WRITTEN INSTRUCTION:
Below is a listing to transcribe in full and exactly; keep the pictures out.

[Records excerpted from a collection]
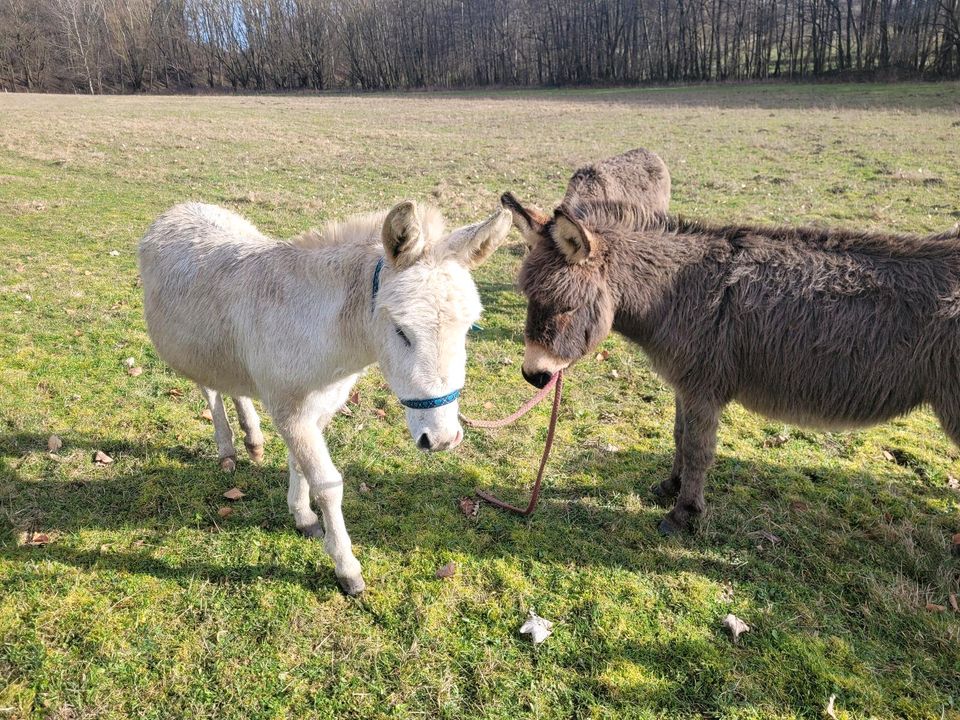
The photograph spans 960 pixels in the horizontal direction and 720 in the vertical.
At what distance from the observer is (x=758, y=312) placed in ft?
11.3

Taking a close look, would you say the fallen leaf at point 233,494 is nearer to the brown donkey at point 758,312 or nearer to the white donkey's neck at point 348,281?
the white donkey's neck at point 348,281

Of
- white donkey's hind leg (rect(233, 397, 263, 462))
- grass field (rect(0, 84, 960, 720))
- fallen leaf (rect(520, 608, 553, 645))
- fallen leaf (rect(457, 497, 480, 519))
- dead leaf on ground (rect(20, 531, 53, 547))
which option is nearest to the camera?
grass field (rect(0, 84, 960, 720))

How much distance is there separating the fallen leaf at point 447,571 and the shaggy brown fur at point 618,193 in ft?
7.21

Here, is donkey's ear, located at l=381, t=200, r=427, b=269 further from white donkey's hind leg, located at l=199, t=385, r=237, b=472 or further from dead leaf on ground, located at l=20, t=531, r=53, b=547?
dead leaf on ground, located at l=20, t=531, r=53, b=547

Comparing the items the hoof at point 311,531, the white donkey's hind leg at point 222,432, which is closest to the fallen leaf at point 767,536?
the hoof at point 311,531

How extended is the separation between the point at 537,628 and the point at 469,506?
116 centimetres

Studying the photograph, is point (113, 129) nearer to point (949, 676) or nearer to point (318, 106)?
point (318, 106)

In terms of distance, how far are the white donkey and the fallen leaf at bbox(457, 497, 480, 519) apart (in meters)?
1.02

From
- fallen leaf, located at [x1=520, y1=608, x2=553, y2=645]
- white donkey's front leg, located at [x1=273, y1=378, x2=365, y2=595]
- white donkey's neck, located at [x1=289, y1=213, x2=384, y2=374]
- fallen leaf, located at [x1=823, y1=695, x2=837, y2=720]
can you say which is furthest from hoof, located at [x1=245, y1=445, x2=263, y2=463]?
fallen leaf, located at [x1=823, y1=695, x2=837, y2=720]

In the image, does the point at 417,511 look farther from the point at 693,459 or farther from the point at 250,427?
the point at 693,459

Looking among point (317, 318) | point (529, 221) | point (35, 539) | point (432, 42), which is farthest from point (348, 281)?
point (432, 42)

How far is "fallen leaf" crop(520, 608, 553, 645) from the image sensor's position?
3.21 metres

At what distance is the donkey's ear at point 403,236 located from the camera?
248cm

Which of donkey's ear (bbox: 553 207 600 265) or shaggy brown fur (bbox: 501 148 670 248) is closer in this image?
donkey's ear (bbox: 553 207 600 265)
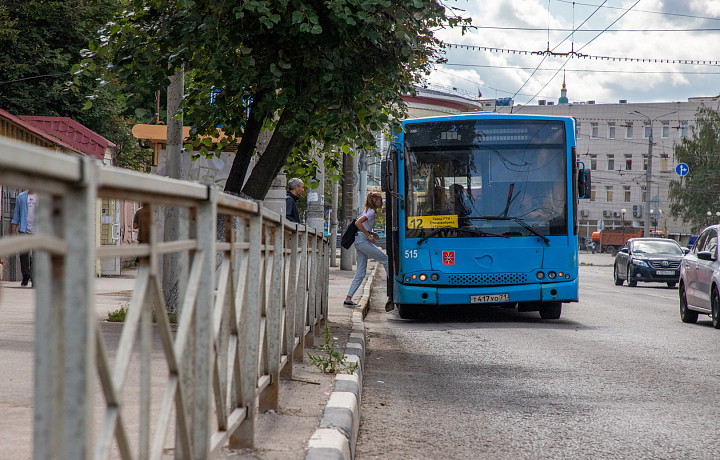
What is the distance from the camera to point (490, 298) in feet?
42.1

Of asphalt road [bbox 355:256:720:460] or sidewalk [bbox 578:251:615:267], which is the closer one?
asphalt road [bbox 355:256:720:460]

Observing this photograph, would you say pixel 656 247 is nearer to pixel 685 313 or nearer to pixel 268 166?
pixel 685 313

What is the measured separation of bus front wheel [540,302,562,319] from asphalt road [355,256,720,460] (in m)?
0.82

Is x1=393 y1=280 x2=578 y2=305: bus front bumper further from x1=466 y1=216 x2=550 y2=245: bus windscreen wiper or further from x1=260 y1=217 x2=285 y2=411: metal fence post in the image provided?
x1=260 y1=217 x2=285 y2=411: metal fence post

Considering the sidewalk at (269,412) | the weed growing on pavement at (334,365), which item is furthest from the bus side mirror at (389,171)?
the weed growing on pavement at (334,365)

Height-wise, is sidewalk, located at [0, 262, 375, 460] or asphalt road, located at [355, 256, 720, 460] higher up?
sidewalk, located at [0, 262, 375, 460]

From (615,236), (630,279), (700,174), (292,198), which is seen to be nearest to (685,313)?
(292,198)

COMPLETE ANSWER:
The photograph spans 960 pixels in the horizontal direction and 720 in the vertical.
At what distance from the observer is (x=758, y=312) placed in ft?
11.3

Taking a close look, would you say the fallen leaf at point 233,494 is nearer to the brown donkey at point 758,312 or nearer to the white donkey's neck at point 348,281?
the white donkey's neck at point 348,281

Of
- white donkey's hind leg (rect(233, 397, 263, 462))
- grass field (rect(0, 84, 960, 720))
- fallen leaf (rect(520, 608, 553, 645))
- fallen leaf (rect(457, 497, 480, 519))
- dead leaf on ground (rect(20, 531, 53, 547))
which option is nearest to the camera?
grass field (rect(0, 84, 960, 720))

How much distance is there separating the fallen leaf at point 447,571 and the shaggy brown fur at point 618,193 in ft?
7.21

Here, is donkey's ear, located at l=381, t=200, r=427, b=269 further from white donkey's hind leg, located at l=199, t=385, r=237, b=472 or further from dead leaf on ground, located at l=20, t=531, r=53, b=547?
dead leaf on ground, located at l=20, t=531, r=53, b=547

Comparing the items the hoof at point 311,531, the white donkey's hind leg at point 222,432, which is closest to the fallen leaf at point 767,536?
the hoof at point 311,531

How extended is the separation between the point at 537,628 and the point at 469,506?
116 centimetres

Studying the photograph, is point (113, 129) nearer to point (949, 676) or nearer to point (318, 106)?
point (318, 106)

In terms of distance, how far are the white donkey and the fallen leaf at bbox(457, 497, 480, 519) apart (in meters)?
1.02

From
- fallen leaf, located at [x1=520, y1=608, x2=553, y2=645]
- white donkey's front leg, located at [x1=273, y1=378, x2=365, y2=595]
- white donkey's neck, located at [x1=289, y1=213, x2=384, y2=374]
- fallen leaf, located at [x1=823, y1=695, x2=837, y2=720]
can you say which is furthest from hoof, located at [x1=245, y1=445, x2=263, y2=463]?
fallen leaf, located at [x1=823, y1=695, x2=837, y2=720]

In the image, does the point at 417,511 look farther from the point at 693,459 or farther from the point at 250,427?
the point at 693,459

Looking among point (317, 318) | point (529, 221) | point (35, 539) | point (432, 42), which is farthest from point (348, 281)?
point (432, 42)

How far is "fallen leaf" crop(520, 608, 553, 645) from the image sensor's position?
3.21 metres

At what distance is the donkey's ear at point 403,236 located from the camera?
248cm

Which of donkey's ear (bbox: 553 207 600 265) or shaggy brown fur (bbox: 501 148 670 248) is closer in this image?
donkey's ear (bbox: 553 207 600 265)
What is the distance from the camera to point (490, 298) in feet?
42.1

Of asphalt road [bbox 355:256:720:460] or sidewalk [bbox 578:251:615:267], which is the closer one?
asphalt road [bbox 355:256:720:460]

Observing this photograph, would you say pixel 656 247 is nearer to pixel 685 313 or nearer to pixel 268 166?
pixel 685 313

What is the measured separation of bus front wheel [540,302,562,319] from asphalt road [355,256,720,460] (in m)?
0.82

Is x1=393 y1=280 x2=578 y2=305: bus front bumper further from x1=466 y1=216 x2=550 y2=245: bus windscreen wiper or further from x1=260 y1=217 x2=285 y2=411: metal fence post in the image provided?
x1=260 y1=217 x2=285 y2=411: metal fence post

Considering the sidewalk at (269,412) | the weed growing on pavement at (334,365), which item is furthest from the bus side mirror at (389,171)?
the weed growing on pavement at (334,365)

Height-wise, is sidewalk, located at [0, 262, 375, 460] or asphalt road, located at [355, 256, 720, 460] higher up?
sidewalk, located at [0, 262, 375, 460]

From (615,236), (630,279), (700,174), (292,198), which is seen to be nearest to (685,313)?
(292,198)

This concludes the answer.